ルートヴィヒ3世とカール肥満王
イタリア王・バイエルン王カールマンは、アルヌルフの願いも空しく西暦880年に死亡した。
享年50歳であり、現代なら若すぎる死と言えるだろう。
彼の領土は生前の取り決めによって、バイエルンは次弟のルートヴィヒ3世に、イタリアは三弟のカールに分割相続された。
「では、これよりお世話になります」
アルヌルフは叔父のルートヴィヒ3世に臣従の礼を取っている。
やはり彼は、父の遺領相続を認められなかった。
彼を評価する一部の司祭が
「遡ってカランタニア副王の母親を先王の正式な妻だったことにして、副王を嫡子としよう」
と提案するも、多くの貴族・司祭たちに却下されてしまった。
アルヌルフも諦めはついていたようで、父の言に従って叔父の下に入る。
「うむ……私の配下として働いてくれ。
亡き兄との約束だから、引き続きカランタニアの統治と、スラヴ人との戦いを任せる」
ルートヴィヒからは覇気が感じられない。
無理もない、彼はようやく生まれた嫡子と、彼の手伝いをしてくれた庶子とを数年の内に失ってしまったのだ。
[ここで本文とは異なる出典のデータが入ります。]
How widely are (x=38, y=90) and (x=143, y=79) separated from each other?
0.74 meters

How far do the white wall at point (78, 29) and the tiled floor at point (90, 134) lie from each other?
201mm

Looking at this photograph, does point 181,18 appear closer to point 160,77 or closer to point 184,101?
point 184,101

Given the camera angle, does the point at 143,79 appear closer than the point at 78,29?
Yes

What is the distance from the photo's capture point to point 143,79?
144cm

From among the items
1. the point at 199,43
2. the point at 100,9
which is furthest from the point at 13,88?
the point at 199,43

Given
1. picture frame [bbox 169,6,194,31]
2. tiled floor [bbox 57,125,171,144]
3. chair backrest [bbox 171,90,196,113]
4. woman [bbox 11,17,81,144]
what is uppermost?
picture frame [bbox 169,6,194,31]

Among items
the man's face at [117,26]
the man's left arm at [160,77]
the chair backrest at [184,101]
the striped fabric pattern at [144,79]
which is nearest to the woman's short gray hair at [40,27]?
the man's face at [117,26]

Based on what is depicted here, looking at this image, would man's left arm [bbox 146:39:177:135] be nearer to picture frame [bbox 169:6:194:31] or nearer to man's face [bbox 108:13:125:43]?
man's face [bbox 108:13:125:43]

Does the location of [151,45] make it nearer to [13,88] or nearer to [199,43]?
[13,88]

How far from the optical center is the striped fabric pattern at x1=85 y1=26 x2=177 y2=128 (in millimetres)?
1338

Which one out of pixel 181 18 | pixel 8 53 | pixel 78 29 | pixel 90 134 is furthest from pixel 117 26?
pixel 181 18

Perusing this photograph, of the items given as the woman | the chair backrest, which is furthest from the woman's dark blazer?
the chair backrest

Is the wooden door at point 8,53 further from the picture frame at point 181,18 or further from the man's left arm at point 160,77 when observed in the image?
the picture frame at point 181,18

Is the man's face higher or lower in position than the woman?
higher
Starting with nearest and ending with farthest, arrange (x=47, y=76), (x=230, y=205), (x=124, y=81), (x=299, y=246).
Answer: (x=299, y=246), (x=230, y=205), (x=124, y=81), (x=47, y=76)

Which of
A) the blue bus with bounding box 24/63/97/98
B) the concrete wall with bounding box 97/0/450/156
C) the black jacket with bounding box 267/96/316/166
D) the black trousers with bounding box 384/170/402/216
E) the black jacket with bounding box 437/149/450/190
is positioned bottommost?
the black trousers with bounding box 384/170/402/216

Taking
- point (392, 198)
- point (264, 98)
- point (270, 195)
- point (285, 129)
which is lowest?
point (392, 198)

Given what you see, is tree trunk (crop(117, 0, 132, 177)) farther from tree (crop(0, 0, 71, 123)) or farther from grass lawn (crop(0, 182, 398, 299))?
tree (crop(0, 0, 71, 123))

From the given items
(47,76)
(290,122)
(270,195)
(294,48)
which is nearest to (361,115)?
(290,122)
若王(der Jüngere)と言われるルートヴィヒも今は45歳。
年取って生まれた可愛い盛りの子を失うと、高貴な身分ゆえに平然としなければならないが、内心は相当に堪えるものがあっただろう。
幼児が死んでも貴族とかは気に留めなかったりするが、それは複数の嫡子や庶子がもう存在している時の事で、ルートヴィヒの場合は後継者が居なくなったのだから精神的にも厳しい。
「ところで叔父上」
「む? 何か?」
そう言うとアルヌルフはルートヴィヒの顔面にパンチを繰り出す。
「おのれ、何をするか!」
「いえ……フーゴーも居なくなり、寂しいかと思いまして……」
「お前なあ、今は私とお前しかいないとはいえ、こんな事を見られたら謀反と思われるぞ」
「……即座に拳を拳で弾き上げ、その勢いを利用して鳩尾に肘を打ち込んで来るのですから、まだ大丈夫ですね……ガハッ!」
「私はお前の父とは違い、こういう荒業は好きではないのだぞ」
「……好きではないだけで、業を使う事は出来るのですね。
流石は叔父上、感服しました」
「まあ、私もフランク族の男だからなあ。
それより、肋骨を折った感触があったが、大丈夫か?」
「なあに、一呼吸すれば治ります」
「……兄上といい、お前といい、好戦的なのもいい加減にせよ」
ルートヴィヒに小一時間程説教された後、アルヌルフは自分の親友でもあったフーゴーの墓参りをする為、王の元を辞した。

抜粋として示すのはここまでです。